2020年11月25日 19時45分33秒 | 日々のこと
今日は三島由紀夫が市ヶ谷の陸上自衛隊駐屯地で自決してから50年になります。そのころ私は大学1年生で、大学から帰宅する途中、名古屋の栄にある本屋さんをフラフラ歩いていて目にしたのが、「三島由紀夫氏自決」の文字でした。それは結構低い位置にあったと記憶していますが、B4くらいのサイズの紙に筆で書かれていて、落語の演目帳のようなものに貼られていました。

そのころまでに三島作品で読んだのは「潮騒」と短編の「憂国」くらいしかなかったのですが、三島由紀夫という作家はとても有名でしたのでとても驚きました。しかも行動を共にした盾の会のメンバーに四日市出身の人がいたということで、妙に近いものを感じたものでした。

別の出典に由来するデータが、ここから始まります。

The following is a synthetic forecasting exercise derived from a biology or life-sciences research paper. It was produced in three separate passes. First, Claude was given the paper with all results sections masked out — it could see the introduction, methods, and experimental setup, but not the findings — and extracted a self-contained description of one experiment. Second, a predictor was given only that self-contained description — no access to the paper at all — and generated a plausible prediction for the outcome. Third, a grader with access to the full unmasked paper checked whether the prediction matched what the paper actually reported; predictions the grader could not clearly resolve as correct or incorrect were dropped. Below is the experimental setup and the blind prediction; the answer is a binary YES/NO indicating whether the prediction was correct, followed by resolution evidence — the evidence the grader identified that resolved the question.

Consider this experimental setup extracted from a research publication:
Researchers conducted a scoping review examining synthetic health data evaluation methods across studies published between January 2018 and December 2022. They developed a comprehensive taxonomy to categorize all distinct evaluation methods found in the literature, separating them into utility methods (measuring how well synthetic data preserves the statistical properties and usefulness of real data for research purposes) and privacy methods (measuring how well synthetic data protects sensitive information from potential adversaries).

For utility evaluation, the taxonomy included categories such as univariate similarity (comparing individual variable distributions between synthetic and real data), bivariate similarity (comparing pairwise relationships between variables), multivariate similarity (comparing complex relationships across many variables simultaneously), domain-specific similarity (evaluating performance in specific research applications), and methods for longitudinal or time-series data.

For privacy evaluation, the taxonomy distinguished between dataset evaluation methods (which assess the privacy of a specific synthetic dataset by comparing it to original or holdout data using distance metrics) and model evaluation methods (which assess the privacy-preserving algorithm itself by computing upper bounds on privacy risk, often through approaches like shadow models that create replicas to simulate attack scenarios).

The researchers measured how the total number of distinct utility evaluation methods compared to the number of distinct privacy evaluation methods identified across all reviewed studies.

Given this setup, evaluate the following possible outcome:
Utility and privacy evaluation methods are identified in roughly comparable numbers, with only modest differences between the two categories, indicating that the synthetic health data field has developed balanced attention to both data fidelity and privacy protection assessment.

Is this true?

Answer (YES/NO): NO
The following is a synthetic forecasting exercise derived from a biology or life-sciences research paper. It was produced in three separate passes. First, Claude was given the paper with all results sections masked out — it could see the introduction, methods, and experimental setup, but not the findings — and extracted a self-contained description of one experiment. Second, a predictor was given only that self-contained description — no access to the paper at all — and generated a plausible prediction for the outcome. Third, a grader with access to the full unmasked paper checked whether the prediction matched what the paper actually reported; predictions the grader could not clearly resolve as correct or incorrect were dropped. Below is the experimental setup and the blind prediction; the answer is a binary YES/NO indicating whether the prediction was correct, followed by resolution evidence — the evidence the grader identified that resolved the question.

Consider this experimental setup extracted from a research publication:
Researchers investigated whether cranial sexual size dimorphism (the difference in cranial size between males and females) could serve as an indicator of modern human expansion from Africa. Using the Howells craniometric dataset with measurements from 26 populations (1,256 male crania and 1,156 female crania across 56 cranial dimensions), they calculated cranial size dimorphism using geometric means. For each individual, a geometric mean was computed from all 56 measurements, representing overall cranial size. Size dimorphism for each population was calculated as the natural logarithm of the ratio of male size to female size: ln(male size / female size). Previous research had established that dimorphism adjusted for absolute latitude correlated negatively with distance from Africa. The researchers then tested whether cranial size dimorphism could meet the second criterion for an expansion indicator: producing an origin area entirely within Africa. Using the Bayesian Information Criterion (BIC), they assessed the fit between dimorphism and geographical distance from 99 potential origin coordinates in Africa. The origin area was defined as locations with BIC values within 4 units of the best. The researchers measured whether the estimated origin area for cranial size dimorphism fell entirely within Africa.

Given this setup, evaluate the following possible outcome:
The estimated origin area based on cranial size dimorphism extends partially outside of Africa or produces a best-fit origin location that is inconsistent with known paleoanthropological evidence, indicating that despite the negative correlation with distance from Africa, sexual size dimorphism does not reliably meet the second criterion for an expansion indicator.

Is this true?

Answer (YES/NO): NO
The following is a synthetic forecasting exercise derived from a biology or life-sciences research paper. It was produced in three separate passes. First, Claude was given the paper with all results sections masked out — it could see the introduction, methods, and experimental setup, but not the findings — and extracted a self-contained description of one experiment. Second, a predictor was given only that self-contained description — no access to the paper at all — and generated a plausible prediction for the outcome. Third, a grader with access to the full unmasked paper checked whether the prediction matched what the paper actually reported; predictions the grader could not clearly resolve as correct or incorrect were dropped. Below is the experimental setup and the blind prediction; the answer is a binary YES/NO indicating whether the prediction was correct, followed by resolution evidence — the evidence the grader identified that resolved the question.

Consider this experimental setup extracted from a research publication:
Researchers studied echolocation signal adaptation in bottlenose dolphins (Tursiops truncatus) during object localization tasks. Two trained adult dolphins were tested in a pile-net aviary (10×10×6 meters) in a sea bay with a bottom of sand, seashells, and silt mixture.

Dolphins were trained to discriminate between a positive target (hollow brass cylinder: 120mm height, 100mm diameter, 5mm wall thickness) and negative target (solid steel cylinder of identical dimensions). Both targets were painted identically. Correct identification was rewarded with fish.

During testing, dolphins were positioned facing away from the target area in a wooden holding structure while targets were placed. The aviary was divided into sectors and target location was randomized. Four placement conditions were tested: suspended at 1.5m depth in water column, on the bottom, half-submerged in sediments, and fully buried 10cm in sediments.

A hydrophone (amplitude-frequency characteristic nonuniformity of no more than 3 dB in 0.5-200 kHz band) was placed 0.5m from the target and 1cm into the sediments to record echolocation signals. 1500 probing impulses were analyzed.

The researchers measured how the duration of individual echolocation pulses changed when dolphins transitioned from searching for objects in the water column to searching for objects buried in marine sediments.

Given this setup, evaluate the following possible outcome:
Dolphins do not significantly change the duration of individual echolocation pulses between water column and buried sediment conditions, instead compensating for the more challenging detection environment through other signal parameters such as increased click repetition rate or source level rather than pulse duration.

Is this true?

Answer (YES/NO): NO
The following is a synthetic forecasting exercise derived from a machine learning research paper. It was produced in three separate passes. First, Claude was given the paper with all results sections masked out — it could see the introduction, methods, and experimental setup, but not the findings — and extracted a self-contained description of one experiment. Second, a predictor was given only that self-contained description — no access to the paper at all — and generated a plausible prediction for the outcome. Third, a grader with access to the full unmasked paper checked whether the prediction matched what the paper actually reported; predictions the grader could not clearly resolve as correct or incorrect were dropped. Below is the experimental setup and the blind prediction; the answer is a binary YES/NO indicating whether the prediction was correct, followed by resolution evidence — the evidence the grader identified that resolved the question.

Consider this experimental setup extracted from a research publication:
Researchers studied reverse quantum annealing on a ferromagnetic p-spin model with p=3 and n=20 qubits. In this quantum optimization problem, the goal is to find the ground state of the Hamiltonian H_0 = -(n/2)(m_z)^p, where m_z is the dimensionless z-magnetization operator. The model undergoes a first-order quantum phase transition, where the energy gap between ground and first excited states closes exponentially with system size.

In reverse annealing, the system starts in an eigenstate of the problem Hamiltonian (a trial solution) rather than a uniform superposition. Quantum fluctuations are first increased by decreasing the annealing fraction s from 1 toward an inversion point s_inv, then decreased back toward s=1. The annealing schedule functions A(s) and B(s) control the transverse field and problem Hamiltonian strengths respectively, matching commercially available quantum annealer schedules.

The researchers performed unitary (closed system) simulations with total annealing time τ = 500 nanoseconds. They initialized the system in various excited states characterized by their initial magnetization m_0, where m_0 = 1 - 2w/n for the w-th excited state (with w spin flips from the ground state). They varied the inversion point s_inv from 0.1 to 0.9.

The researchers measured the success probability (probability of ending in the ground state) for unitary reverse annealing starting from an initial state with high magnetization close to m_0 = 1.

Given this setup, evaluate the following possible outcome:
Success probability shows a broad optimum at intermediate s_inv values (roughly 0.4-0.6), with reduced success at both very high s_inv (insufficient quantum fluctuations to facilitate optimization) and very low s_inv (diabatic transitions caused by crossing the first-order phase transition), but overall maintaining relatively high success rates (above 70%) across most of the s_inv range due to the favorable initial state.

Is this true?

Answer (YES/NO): NO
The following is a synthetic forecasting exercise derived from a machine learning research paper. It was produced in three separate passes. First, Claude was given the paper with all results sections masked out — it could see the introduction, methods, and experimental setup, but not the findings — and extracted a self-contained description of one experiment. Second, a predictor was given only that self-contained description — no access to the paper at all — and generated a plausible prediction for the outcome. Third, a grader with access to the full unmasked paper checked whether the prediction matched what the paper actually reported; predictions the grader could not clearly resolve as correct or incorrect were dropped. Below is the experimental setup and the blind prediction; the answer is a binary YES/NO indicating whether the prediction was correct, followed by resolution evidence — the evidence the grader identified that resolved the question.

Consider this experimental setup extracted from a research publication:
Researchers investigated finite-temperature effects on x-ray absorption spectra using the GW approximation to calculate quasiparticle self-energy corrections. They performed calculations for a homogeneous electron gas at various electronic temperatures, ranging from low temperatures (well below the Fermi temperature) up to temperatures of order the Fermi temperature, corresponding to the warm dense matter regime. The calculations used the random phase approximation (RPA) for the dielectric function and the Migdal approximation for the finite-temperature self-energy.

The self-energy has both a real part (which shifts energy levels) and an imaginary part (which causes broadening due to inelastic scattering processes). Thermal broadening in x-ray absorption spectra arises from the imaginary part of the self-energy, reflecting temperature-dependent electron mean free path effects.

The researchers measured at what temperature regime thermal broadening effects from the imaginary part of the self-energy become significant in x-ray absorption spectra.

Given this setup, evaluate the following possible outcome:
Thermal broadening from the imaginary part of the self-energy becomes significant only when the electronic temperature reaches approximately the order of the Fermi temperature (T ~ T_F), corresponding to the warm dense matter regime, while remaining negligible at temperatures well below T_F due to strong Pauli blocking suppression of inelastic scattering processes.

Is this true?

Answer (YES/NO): NO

1年ほど前に「潮騒」を読みなおしてみました。どうしてまた読む気になったのかというと、本棚にあった北杜夫の「楡家の人々」を何気に手に取ったとき三島の書いた推薦文が本のボックスに書かれていました。その推薦文は旧仮名遣いで書かれていたのですが、一つの作品といっていいほどの格調の高い名文に感銘を受けたのです。

「潮騒」を読み直してみると、格調の高い文が美しく小説の世界を彩っていることに惹かれました。若い頃はストーリーの流れだけを読んでいた感じでしたが、トシをくってみてほんの少しですけど文体の美しさ、表現の巧みさがわかるようになった感じがしています。「潮騒」のような完成度が高くポピュラリティも高い作品をわずか29歳のときに書いたなんて信じられないくらいですが、45歳で没した彼からすればすでに円熟期に入っていたのでしょう。

彼の死後読んだ金閣寺、仮面の告白なんかも再読してみようと新版を購入しましたが(潮騒も新版で再読しました)、今のところまだ「ツンドク」状態です。(笑)昔買った三島作品の文庫本はまだ持っていますが、字が小さくて読みづらいです。あれからもう50年もたったのですね。